The question of the good life, I imagine, was simple in the days before cities. It was having enough to eat, a place to sleep, clothing, tools, family and a tribal affiliation. So the good life was one of freedom from want and hardship. However, once the necessaries were provided, human beings wanted more out of life. Theories arose about how life ought to be lived.
Those who had the time and inclination to think more deeply about the good life for human beings were, first, the religious poets and prophets, and, then, the philosophers. Religion taught people to live a good life as defined by a religious teaching. Religion, as it were, does the thinking for the people who do not have time to think things through for themselves. Philosophy, however, asks people to think for themselves, to question doubtful premises and assumptions using reason, logic, and experience to provide the best arguments for their own position, while being able to put forward objections to rival arguments, and to answer objections to their own.
Every familiar religion embodies a code of conduct, notions of purity and impurity, moral standards, and a strong link with something considered Divine. In some forms of Christianity, for example, the good life is one that is lived in loving obedience to God’s commands and in the belief that Jesus is the personal savior of humankind. This is a life of self-renunciation, service to others and asceticism. We know of it because of Divine revelation. We accept it on faith as a dogma of the religion. Other religions have other dogmas.
The philosophers I respect proceed non-dogmatically. They want us to examine the views that have been advanced, compare them, and then decide which conclusion is supported by the best argument. Looking around, the early philosophers saw that people pursue different things in life depending upon their desires. Some pursue pleasure, others wealth, fame, or power over others. It is the same today.
It turns out, upon philosophical reflection, that the satisfaction of these desires does not, in the end, make people happy. Those who pursue pleasure become jaded. The wealthy become habituated to their luxurious lifestyle. Fame palls and one is forced to live in the gaze of others. The quest for power breeds fear and suspicion in the powerful and in their subordinates.
Finally, there are some people who appear to pursue truth and wisdom rather than pleasure, riches, fame or power. These, of course, are the philosophers. To be honest, when philosophers talk about the good life, they stack the deck in their own favor. Whenever they discuss it, the good life is the philosophical life. This does not mean that they are wrong, but we should be cautious how we receive their arguments. There is no such thing as the good life for everyone, and neither philosophers nor religious expositors have any right to lay down the law about it.
Nevertheless, with this caveat, there are a number of things that the philosophical life has to recommend it. As Aristotle tells us, it begins in wonder at the universe and the spectacle of life. It proceeds through the cultivation of learning and reason, through the dialectical give and take of discussion, through awareness of varying points of view, and through understanding the pertinent questions to ask. Philosophers use conversation as a means of investigating reality. It is an integral part of the philosophical life. The Socratic method of questioning is a perfect example. In fact, Socrates embodies a certain take on the philosophical life. It is one that includes having a good memory for what people say, inexhaustible curiosity, and a desire to get to the bottom of things. Another key element is Socratic ignorance. A keen sense of how little we know is a valued asset in the philosophical life, as is a skeptical attitude toward all dogmatic religious or philosophical speculations. Finally, the philosopher requires a kind of courage to pursue arguments to their conclusions, whether those conclusions are welcomed or not.
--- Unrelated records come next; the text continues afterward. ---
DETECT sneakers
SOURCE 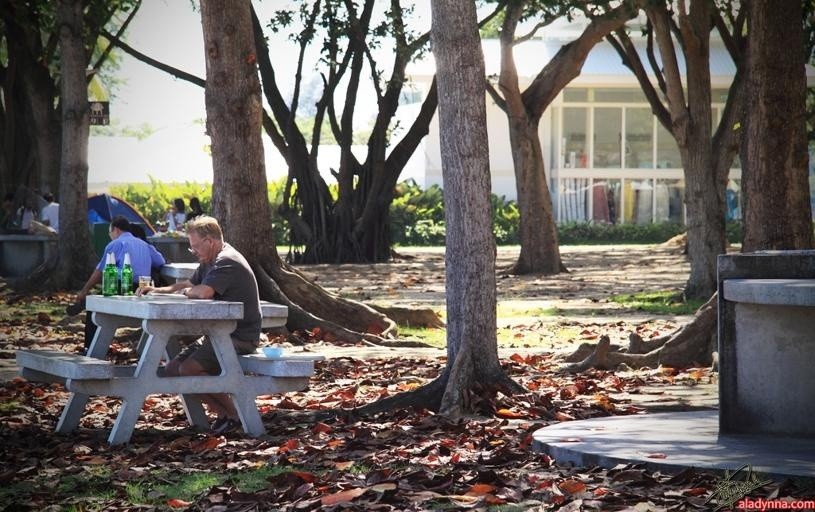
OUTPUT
[211,414,228,433]
[221,419,242,435]
[65,303,84,316]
As to the way philosophers should live, Aristotle puts it well in his Golden Mean: All things in moderation; nothing to excess. And we may add: Eat right, exercise and acquire habits of feeling, thought and action that lead to moral and intellectual excellence. The good life is a life devoted to the discovery and communication of truth within a community of like-minded people possessing moral integrity and a genuine desire to learn.